Lloyds Banking Group agrees heads of terms for its mandated divestment (‘Verde’)

19 July 2012

Lloyds Banking Group plc (‘The Group’) has agreed non-binding heads of terms with the
Co-operative Group plc (‘Co-operative’) for the mandated retail and commercial divestment known as Verde.

Upon completion (estimated by the end of November 2013), the Co-operative is expected to acquire:

  • 632 branches (which when combined with its existing network will have around 1,000 branches representing approximately 10 per cent of today’s UK network).
  • 4.8 million customers including 3.1 million personal current account customers, meaning the combined business will have approaching 7 per cent of today’s personal current account market.
  • A balance sheet of c. £24 billion with fully ‘matched’ assets and liabilities.
  • The TSB and Cheltenham & Gloucester (C&G) brands.

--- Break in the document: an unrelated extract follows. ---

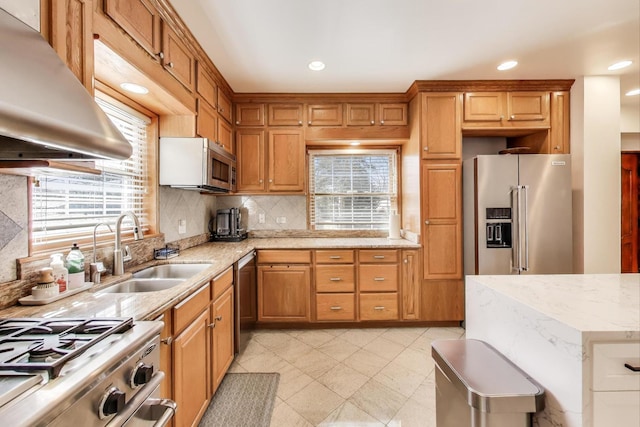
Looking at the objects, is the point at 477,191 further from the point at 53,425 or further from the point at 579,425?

António Horta-Osório, Group Chief Executive, said: “Today’s agreement is an important step in meeting our obligations under the mandated sale of our branches. We believe the Co-operative will be a good owner for our business, customers and colleagues, and the combined banking business will be a significant competitor on the high street with nearly 10 per cent of today’s UK branch network.

“In agreeing to move ahead with the Co-operative we provide greater certainty for our customers and for our shareholders. In addition to an upfront consideration, we will also get to share in the future financial performance of the combined banking business which will be an effective challenger with a strong customer focus.”

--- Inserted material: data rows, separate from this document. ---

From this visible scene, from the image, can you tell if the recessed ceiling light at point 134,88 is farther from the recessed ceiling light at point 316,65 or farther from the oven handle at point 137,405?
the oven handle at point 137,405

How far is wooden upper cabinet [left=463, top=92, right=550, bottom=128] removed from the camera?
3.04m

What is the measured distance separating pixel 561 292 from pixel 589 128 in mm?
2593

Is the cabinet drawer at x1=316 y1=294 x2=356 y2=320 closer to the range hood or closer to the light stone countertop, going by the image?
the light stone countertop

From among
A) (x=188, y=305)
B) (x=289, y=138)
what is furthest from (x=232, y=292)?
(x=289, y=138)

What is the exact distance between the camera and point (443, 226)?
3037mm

The Verde branches and customer collateral will be rebranded to TSB from Summer 2013 and will transfer to the Co-operative at completion under this brand.

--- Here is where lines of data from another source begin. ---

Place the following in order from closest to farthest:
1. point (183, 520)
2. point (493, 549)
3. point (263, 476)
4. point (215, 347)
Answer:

The Group will continue to work with the Co-operative to agree a sale and purchase agreement, with completion of the divestment expected by the end of November 2013.

The Group is having ongoing constructive discussions on the transaction with the relevant governmental and regulatory bodies, and will now seek formal approval for the terms of the divestment.

Under the heads of terms:

  • The Co-operative will pay the Group an initial consideration of £350 million, and up to an additional £400 million in present value – equivalent to around £800 million on a nominal basis – based on the performance of the Co-operative’s combined banking business from completion up to 2027.
  • The initial consideration will be funded through the sale by Co-operative of perpetual subordinated debt, underwritten by the Group.
  • The Group is expected to deliver the Verde business with £1.5 billion of equity capital assuming a standardised capital model. Under an Internal Ratings Based (IRB) capital model and subject to regulatory approval, the equity capital requirement is expected to be in the range of £1.2 billion to £1.4 billion. The Group intends to apply for an IRB approach to be adopted prior to completion.
  • The Verde business will have approximately £11 billion of risk weighted assets on a standardised basis.
  • The combined bank will ultimately operate on a separated version of the Group’s proven IT platform. This will be managed under a long-term service agreement.

The completion of the divestment is currently expected to be recognised in the Group’s 2013 financial statements. We expect that the loss on disposal will be broadly offset by lower capital requirements from a reduction in the Group’s risk weighted assets. The divestment is not expected to have a material effect on the future profitability of the Group.